Earthwork, Lissheeda, Co. Cork
Co. Cork |
Ritual/Ceremonial
At the eastern end of a disused trackway in Lissheeda, County Cork, a low earthwork sits quietly in pasture, its original purpose unrecorded and its age uncertain.
What survives today is an L-shaped scarp, roughly 0.9 metres high, running along the southern and western edges of what was once a more clearly defined rectangular enclosure. It is the kind of feature that most walkers would step over without a second thought, yet it carries the outline of something deliberate, something planned.
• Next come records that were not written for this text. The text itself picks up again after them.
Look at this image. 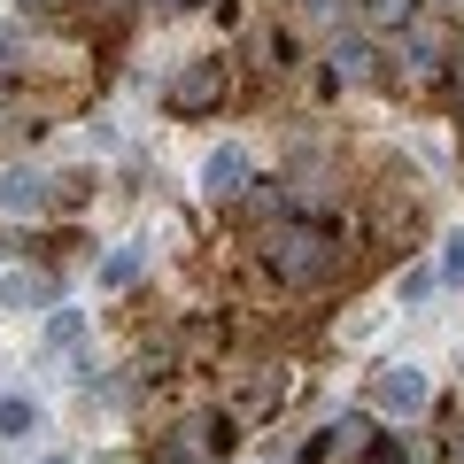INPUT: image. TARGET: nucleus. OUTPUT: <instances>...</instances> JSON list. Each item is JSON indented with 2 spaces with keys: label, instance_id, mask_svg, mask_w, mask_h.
Instances as JSON below:
<instances>
[{
  "label": "nucleus",
  "instance_id": "nucleus-1",
  "mask_svg": "<svg viewBox=\"0 0 464 464\" xmlns=\"http://www.w3.org/2000/svg\"><path fill=\"white\" fill-rule=\"evenodd\" d=\"M256 256H264V271H271L279 286L317 295V286H333V279L348 271V232L333 225V217H302V209H286V217H271V225H264Z\"/></svg>",
  "mask_w": 464,
  "mask_h": 464
},
{
  "label": "nucleus",
  "instance_id": "nucleus-2",
  "mask_svg": "<svg viewBox=\"0 0 464 464\" xmlns=\"http://www.w3.org/2000/svg\"><path fill=\"white\" fill-rule=\"evenodd\" d=\"M232 449H240V418L232 411H194L148 449V464H225Z\"/></svg>",
  "mask_w": 464,
  "mask_h": 464
},
{
  "label": "nucleus",
  "instance_id": "nucleus-3",
  "mask_svg": "<svg viewBox=\"0 0 464 464\" xmlns=\"http://www.w3.org/2000/svg\"><path fill=\"white\" fill-rule=\"evenodd\" d=\"M225 101H232V70L217 63V54L186 63L179 78L163 85V109H170V116H209V109H225Z\"/></svg>",
  "mask_w": 464,
  "mask_h": 464
},
{
  "label": "nucleus",
  "instance_id": "nucleus-4",
  "mask_svg": "<svg viewBox=\"0 0 464 464\" xmlns=\"http://www.w3.org/2000/svg\"><path fill=\"white\" fill-rule=\"evenodd\" d=\"M248 186H256L248 148H217L209 163H201V194H209V201H248Z\"/></svg>",
  "mask_w": 464,
  "mask_h": 464
},
{
  "label": "nucleus",
  "instance_id": "nucleus-5",
  "mask_svg": "<svg viewBox=\"0 0 464 464\" xmlns=\"http://www.w3.org/2000/svg\"><path fill=\"white\" fill-rule=\"evenodd\" d=\"M372 402H380V411H426L433 387H426V372H418V364H387L380 380H372Z\"/></svg>",
  "mask_w": 464,
  "mask_h": 464
},
{
  "label": "nucleus",
  "instance_id": "nucleus-6",
  "mask_svg": "<svg viewBox=\"0 0 464 464\" xmlns=\"http://www.w3.org/2000/svg\"><path fill=\"white\" fill-rule=\"evenodd\" d=\"M54 201V179L39 170H0V217H47Z\"/></svg>",
  "mask_w": 464,
  "mask_h": 464
},
{
  "label": "nucleus",
  "instance_id": "nucleus-7",
  "mask_svg": "<svg viewBox=\"0 0 464 464\" xmlns=\"http://www.w3.org/2000/svg\"><path fill=\"white\" fill-rule=\"evenodd\" d=\"M325 78H333V85H364V78H372V47H364V39L333 47V54H325Z\"/></svg>",
  "mask_w": 464,
  "mask_h": 464
},
{
  "label": "nucleus",
  "instance_id": "nucleus-8",
  "mask_svg": "<svg viewBox=\"0 0 464 464\" xmlns=\"http://www.w3.org/2000/svg\"><path fill=\"white\" fill-rule=\"evenodd\" d=\"M325 433H333V449H341V457H364V449H372V433H380V426H372L364 411H348L341 426H325Z\"/></svg>",
  "mask_w": 464,
  "mask_h": 464
},
{
  "label": "nucleus",
  "instance_id": "nucleus-9",
  "mask_svg": "<svg viewBox=\"0 0 464 464\" xmlns=\"http://www.w3.org/2000/svg\"><path fill=\"white\" fill-rule=\"evenodd\" d=\"M24 433H39V411L24 395H0V441H24Z\"/></svg>",
  "mask_w": 464,
  "mask_h": 464
},
{
  "label": "nucleus",
  "instance_id": "nucleus-10",
  "mask_svg": "<svg viewBox=\"0 0 464 464\" xmlns=\"http://www.w3.org/2000/svg\"><path fill=\"white\" fill-rule=\"evenodd\" d=\"M140 264H148L140 248H116L109 264H101V286H132V279H140Z\"/></svg>",
  "mask_w": 464,
  "mask_h": 464
},
{
  "label": "nucleus",
  "instance_id": "nucleus-11",
  "mask_svg": "<svg viewBox=\"0 0 464 464\" xmlns=\"http://www.w3.org/2000/svg\"><path fill=\"white\" fill-rule=\"evenodd\" d=\"M279 395H286V387H279V380H256V387H248V395L232 402V418H264V411H271V402H279Z\"/></svg>",
  "mask_w": 464,
  "mask_h": 464
},
{
  "label": "nucleus",
  "instance_id": "nucleus-12",
  "mask_svg": "<svg viewBox=\"0 0 464 464\" xmlns=\"http://www.w3.org/2000/svg\"><path fill=\"white\" fill-rule=\"evenodd\" d=\"M441 279L464 286V232H449V240H441Z\"/></svg>",
  "mask_w": 464,
  "mask_h": 464
},
{
  "label": "nucleus",
  "instance_id": "nucleus-13",
  "mask_svg": "<svg viewBox=\"0 0 464 464\" xmlns=\"http://www.w3.org/2000/svg\"><path fill=\"white\" fill-rule=\"evenodd\" d=\"M433 279H441V271H426V264H411V271H402V302H426V295H433Z\"/></svg>",
  "mask_w": 464,
  "mask_h": 464
},
{
  "label": "nucleus",
  "instance_id": "nucleus-14",
  "mask_svg": "<svg viewBox=\"0 0 464 464\" xmlns=\"http://www.w3.org/2000/svg\"><path fill=\"white\" fill-rule=\"evenodd\" d=\"M0 116H16V85H0Z\"/></svg>",
  "mask_w": 464,
  "mask_h": 464
},
{
  "label": "nucleus",
  "instance_id": "nucleus-15",
  "mask_svg": "<svg viewBox=\"0 0 464 464\" xmlns=\"http://www.w3.org/2000/svg\"><path fill=\"white\" fill-rule=\"evenodd\" d=\"M39 8H54V16H63V8H78V0H39Z\"/></svg>",
  "mask_w": 464,
  "mask_h": 464
},
{
  "label": "nucleus",
  "instance_id": "nucleus-16",
  "mask_svg": "<svg viewBox=\"0 0 464 464\" xmlns=\"http://www.w3.org/2000/svg\"><path fill=\"white\" fill-rule=\"evenodd\" d=\"M155 8H201V0H155Z\"/></svg>",
  "mask_w": 464,
  "mask_h": 464
},
{
  "label": "nucleus",
  "instance_id": "nucleus-17",
  "mask_svg": "<svg viewBox=\"0 0 464 464\" xmlns=\"http://www.w3.org/2000/svg\"><path fill=\"white\" fill-rule=\"evenodd\" d=\"M39 464H70V457H39Z\"/></svg>",
  "mask_w": 464,
  "mask_h": 464
}]
</instances>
The earliest reliable documentation of the site comes from the Ordnance Survey six-inch map of 1842, which records it as a rectangular area with a field fence forming its western boundary, hachured lines indicating raised or scarped ground to the north and south, and an open eastern side. A scarp, in earthwork terms, is a steep face of ground, either cut or built up, often used to define the edge of an enclosure or platform. By the time of the 1994 Archaeological Inventory of County Cork, the northern and southern hachured elements had reduced to the single L-shaped remnant still visible today, suggesting gradual loss to agriculture or natural erosion over the intervening century and a half. The site sits at the terminus of a trackway that is itself no longer in use, lending the whole area a quality of accumulated disuse.